Manage the availability of your Azure VMs

Often, the success of a services company is directly related to the service level agreements (SLA) the company has with its customers. Your customers expect the services you provide always to be available and their data kept safe. This is something that Microsoft takes very seriously. Azure provides tools you can use to manage availability, data security, and monitoring, so you know your services are always available for your customers.

Administration of an Azure VM isn't limited to managing the operating system or software that runs on the VM. It helps to know which services Azure provides that ensure service availability and support automation. These services help you to plan your organization's business continuity and disaster recovery strategy.

Here, we'll cover an Azure service that helps you improve VM availability, streamlines VM management tasks, and keeps your VM data backed up and safe. Let's start by defining availability.

What is availability?

Availability is the percentage of time a service is available for use.

Let's assume you have a website and you want your customers to be able to access information at all times. Your expectation is 100% availability concerning website access.

Why do I need to think about availability when using Azure?

Azure VMs run on physical servers hosted within the Azure Datacenter. As with most physical devices, there's a chance that there could be a failure. If the physical server fails, the virtual machines hosted on that server will also fail. If this happens, Azure will move the VM to a healthy host server automatically. However, this self-healing migration could take several minutes, during which, the application(s) hosted on that VM will not be available.

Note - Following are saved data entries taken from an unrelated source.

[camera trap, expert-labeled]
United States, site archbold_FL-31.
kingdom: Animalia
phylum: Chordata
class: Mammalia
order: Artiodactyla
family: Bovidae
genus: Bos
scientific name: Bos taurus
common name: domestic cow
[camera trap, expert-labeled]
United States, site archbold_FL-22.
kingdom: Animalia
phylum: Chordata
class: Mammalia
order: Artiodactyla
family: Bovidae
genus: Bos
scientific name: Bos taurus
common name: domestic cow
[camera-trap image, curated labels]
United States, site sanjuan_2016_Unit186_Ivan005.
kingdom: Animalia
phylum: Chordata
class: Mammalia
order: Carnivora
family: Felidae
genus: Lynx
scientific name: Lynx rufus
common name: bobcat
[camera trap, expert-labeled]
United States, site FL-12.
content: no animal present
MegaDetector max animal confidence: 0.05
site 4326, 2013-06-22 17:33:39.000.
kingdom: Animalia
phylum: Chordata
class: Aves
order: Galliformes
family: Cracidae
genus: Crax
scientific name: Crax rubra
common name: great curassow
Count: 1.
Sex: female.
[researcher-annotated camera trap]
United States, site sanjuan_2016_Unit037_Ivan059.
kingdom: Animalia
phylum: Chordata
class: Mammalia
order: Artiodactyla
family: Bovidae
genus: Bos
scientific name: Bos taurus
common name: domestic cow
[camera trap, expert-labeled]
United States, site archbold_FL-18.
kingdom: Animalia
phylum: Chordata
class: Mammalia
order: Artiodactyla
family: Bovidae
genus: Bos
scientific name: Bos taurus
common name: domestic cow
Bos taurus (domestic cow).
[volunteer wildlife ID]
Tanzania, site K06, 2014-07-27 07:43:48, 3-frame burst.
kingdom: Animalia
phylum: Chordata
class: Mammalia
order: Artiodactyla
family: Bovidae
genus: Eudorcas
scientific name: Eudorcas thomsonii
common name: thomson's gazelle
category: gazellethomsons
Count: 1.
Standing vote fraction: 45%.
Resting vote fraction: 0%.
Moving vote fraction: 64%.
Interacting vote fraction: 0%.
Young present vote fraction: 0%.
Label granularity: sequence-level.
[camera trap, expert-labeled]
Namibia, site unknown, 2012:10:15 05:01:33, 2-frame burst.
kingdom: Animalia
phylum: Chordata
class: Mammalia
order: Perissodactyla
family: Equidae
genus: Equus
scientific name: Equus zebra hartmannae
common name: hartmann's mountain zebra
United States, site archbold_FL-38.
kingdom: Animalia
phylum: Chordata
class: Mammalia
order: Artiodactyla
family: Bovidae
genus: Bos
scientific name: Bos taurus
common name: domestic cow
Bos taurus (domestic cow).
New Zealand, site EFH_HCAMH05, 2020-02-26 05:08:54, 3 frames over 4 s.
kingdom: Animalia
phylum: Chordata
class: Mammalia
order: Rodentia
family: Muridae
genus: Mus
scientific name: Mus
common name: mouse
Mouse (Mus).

The VMs could also be affected by periodic updates initiated by Azure itself. These maintenance events range from software updates to hardware upgrades and are required to improve platform reliability and performance. These events usually are performed without impacting any guest VMs, but sometimes the virtual machines will be rebooted to complete an update or upgrade.

Note

Microsoft does not automatically update your VM's OS or software. You have complete control and responsibility for that. However, the underlying software host and hardware are periodically patched to ensure reliability and high performance at all times.

To ensure your services aren't interrupted and avoid a single point of failure, it's recommended to deploy at least two instances of each VM. This feature is called an availability set.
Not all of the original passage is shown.